A pilot, who barely survived a horrible accident while scratching a ridgeline a few years ago, recently said he emulates another pilot who often finds himself low in completely unforgiving terrain, i.e. over dense forest, and usually manages to make his way back to cloudbase. He said that he thought this pilot was a great teacher, he admired someone who puts it all on the line. A newer novice pilot was seen standing in his harness, over terrain, not water, in mid-day thermal conditions, because he wanted to try tricks seen in a video. An intermediate pilot barely missed a young child, the mother and me when attempting a "death spiral" while landing. He sheepishly apologized and explained that going to a lake to attempt these maneuvers was too much of a hassle, "boring soaring" could be relieved through a little excitement, besides, everyone is doing maneuvers over the ground. Just then we watched another pilot attempt a spin about 300 feet over the ground, which exited violently, and only through luck did the pilot happen to land without getting hurt, although dusty with a badly scuffed harness. They both said that they didn't have any medical insurance.
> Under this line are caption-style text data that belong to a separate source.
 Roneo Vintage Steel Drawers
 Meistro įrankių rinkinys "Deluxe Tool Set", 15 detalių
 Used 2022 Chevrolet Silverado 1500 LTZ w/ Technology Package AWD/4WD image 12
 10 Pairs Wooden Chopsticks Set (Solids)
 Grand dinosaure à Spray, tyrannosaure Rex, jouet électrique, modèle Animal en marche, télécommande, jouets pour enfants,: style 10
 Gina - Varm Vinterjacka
A very novice pilot, at a lake clinic (luckily), admitted to being coached into trying a never before used rigging to make B-lining easier. The student ended up using the reserve parachute before hitting the water. Novice pilot turned test pilot, what a leap in faith.
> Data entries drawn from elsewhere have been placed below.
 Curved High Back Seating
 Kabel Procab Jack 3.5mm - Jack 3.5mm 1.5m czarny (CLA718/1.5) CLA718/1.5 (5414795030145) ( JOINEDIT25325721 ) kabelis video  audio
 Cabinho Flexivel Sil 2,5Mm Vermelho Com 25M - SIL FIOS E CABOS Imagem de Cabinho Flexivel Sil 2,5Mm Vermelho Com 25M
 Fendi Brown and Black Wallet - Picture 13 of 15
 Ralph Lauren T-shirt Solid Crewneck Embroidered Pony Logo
Very talented and well-trained professional pilots might push the envelope, but not without substantial practice and experience; AND they even make mistakes.

Last year I thought I'd push my limits of thermal intensity and chose to fly on a minus 45 thermal index day, just to see if I'd been too conservative flying in less than minus 35 thermal indexes. You would think that after over 6,000 flights I'd know better. What a ride, the glider and air had their own agenda. It truly felt as though I could easily be gift wrapped in my glider. No problem getting really high, but getting down was wild - I was lucky not to land in one of the intense dust devil releases that were abundant.

Gather intelligence from the experiences of others. Stop and evaluate how sensible your next move may be. Do you really need to repeat the mistakes of others and end up never getting to fly again? Each of us enjoys certain levels of risk, variety is the spice of life, but there's certainly a limit. Many folks think our interest in foot-launched aviation is pretty nutty, so just going after our sport is, for many, a huge proposal.

Enjoying most of your life before being dead, crippled or scared is an important consideration. We teachers are often dealt difficult hands in balancing the student, weather and lessons. Even teachers have trouble keeping the lessons from turning into a carnival, and we're the "experts". It's no fun seeing one of our students leave the sport, whether from an accident, fright or lack of challenge. Some would say that none of our paragliding activities are prudent, some would say that pushing the envelope to the very limit, sacrificing safety, is what they "need" to "feel" alive. To each his own, but take a moment to reflect on what you really want to "own". It's one thing to waste your life smoking pot in your apartment and another to put other people and sites at risk.

In any case, bottom line, if you're going to participate - be sure that your medical bills and family won't be "crippled" by your potential accident. At the very least, have medical insurance. There have been many hospitals stuck with huge claims when pilots have been injured without insurance. This isn't something simply absorbed, it has, in some cases, given reason for site closures. It puts pressure on lands management people to close a site when a community hospital has to find a way to absorb the cost of an uninsured accident.

The maturity of an individual can be measured by his ability to recognize the consequences of his actions. Are you flying "lucky"?